If not, it will be necessary to assess whether supplementary measures can be provided. Contact should then be made with the data importer to verify the contents of the legislation in their country and make an assessment. If the level is not adequate, the company should terminate the transfer or continue it after informing the SA. The Edpb also specifies that privacy authorities at international level will collaborate in order to avoid divergent decisions.
What are the supplementary measures that companies can use?

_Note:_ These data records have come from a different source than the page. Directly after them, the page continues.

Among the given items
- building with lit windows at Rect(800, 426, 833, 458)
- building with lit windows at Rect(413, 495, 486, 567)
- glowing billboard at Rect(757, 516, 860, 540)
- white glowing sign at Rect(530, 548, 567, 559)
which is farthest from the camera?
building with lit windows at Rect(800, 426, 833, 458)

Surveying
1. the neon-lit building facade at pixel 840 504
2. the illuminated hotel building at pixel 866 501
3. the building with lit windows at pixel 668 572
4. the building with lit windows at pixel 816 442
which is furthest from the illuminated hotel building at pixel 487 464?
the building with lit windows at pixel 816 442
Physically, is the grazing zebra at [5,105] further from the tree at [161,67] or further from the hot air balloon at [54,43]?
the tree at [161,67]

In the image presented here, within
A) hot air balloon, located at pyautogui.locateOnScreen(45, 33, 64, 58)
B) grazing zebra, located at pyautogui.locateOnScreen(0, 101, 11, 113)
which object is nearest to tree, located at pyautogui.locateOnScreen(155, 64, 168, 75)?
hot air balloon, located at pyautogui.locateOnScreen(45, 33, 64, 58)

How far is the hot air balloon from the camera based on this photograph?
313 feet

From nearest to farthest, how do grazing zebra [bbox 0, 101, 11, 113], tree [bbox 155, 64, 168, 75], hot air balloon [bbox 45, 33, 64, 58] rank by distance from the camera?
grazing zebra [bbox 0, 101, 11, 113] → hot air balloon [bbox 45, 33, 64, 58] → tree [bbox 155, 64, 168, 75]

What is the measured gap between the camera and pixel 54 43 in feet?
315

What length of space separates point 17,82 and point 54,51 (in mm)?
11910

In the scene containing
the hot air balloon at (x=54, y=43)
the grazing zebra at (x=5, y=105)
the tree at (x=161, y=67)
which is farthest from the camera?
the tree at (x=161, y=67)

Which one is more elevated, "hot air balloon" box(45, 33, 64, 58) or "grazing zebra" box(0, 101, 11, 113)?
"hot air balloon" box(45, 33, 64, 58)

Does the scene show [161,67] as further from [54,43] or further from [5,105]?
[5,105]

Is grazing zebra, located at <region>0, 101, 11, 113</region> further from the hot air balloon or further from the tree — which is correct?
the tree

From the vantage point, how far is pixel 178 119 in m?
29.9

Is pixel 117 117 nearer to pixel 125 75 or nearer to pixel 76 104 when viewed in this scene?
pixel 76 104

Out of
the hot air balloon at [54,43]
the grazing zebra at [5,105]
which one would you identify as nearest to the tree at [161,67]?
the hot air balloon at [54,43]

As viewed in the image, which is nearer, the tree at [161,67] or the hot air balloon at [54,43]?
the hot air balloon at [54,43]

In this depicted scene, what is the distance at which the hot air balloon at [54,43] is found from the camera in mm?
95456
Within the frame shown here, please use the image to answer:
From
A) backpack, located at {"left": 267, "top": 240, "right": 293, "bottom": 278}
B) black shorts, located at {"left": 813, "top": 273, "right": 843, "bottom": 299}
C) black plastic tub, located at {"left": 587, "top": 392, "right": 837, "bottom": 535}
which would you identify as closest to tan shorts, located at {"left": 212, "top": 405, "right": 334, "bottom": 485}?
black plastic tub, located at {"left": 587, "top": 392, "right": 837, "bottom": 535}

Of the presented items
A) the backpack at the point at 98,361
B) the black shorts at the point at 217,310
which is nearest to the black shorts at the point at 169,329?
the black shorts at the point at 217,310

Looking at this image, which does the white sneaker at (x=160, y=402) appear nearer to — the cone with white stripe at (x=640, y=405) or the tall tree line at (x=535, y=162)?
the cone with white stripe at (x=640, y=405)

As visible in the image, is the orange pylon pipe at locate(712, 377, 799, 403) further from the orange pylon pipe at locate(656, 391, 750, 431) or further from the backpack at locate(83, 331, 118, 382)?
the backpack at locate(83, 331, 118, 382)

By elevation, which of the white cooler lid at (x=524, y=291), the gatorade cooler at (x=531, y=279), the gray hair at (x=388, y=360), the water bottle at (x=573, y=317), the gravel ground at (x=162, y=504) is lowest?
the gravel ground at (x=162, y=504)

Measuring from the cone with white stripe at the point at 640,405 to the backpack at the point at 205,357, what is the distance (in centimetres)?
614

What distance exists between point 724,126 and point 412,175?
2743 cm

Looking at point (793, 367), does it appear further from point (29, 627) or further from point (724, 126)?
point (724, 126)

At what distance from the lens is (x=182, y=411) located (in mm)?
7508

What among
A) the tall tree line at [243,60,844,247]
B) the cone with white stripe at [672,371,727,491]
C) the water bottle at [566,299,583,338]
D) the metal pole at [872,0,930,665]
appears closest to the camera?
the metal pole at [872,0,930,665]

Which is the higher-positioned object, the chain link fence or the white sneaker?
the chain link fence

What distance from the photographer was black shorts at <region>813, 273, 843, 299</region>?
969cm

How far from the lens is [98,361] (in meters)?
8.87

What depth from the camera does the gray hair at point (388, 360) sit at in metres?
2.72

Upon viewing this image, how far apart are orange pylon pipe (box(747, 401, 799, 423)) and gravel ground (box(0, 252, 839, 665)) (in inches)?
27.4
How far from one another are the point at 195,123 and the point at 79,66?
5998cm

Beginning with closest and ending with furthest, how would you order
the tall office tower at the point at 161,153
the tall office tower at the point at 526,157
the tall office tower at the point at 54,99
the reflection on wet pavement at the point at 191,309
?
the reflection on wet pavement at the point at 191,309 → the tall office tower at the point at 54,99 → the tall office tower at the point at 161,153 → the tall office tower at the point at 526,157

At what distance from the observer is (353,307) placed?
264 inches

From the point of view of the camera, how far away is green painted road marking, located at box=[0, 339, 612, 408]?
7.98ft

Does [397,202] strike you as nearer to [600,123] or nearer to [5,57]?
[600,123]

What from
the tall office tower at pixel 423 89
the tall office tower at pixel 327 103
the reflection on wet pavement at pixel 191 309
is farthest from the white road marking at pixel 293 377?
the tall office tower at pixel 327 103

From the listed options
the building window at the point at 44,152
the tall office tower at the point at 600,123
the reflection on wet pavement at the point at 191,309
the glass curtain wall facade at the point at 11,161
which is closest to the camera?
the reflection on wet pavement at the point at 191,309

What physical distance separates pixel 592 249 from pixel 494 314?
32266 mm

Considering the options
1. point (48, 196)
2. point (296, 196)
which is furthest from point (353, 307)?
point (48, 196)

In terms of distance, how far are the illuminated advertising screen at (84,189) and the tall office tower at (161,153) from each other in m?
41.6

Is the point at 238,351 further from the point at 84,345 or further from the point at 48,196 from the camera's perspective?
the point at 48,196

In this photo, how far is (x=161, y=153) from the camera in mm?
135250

The supplementary measures to be introduced should be decided on a case-by-case basis, taking into account all the circumstances of the transfer and following the assessment of the legislation of the third country. While acknowledging that it is the primary responsibility of the data exporter and data importer to make this assessment and provide the necessary additional measures, the Edpb is currently analyzing the Court's judgment to determine the type of measures that could be provided in addition to SCCs or BCRs, whether contractual, technical or organizational measures. In essence, the Edpb is further examining what these additional measures could consist of and will provide more guidance.
If the company uses a Data Processor, how does the company know if the Data Processor transfers data to the USA?
In this case the Edpb suggests to carefully check the contents of the contracts stipulated with the Processors under art. 28 Gdpr to verify where the data actually go. It is also necessary to identify any sub-processors and verify whether they have been duly authorized in the contracts. On this point, the Edpb draws attention to the fact that a wide variety of IT solutions may involve the transfer of personal data to a third country (for example, for storage or maintenance purposes).
In the event that the contract pursuant to art. 28 Gdpr provides for the transfer to the U.S. or another third country, what should the company do?
If the data is transferred to the United States and no additional measures can be provided to ensure a level of protection substantially equivalent to that guaranteed in the EU, nor can the derogations provided for in Article 49 Gdpr be applied, the only solution is to negotiate an amendment or additional clause to the contract to prohibit transfers to the United States. Similarly, if data are transferred to another third country, the adequacy of the third country's level of protection must be verified and, if that level is not adequate, the transfer must be terminated.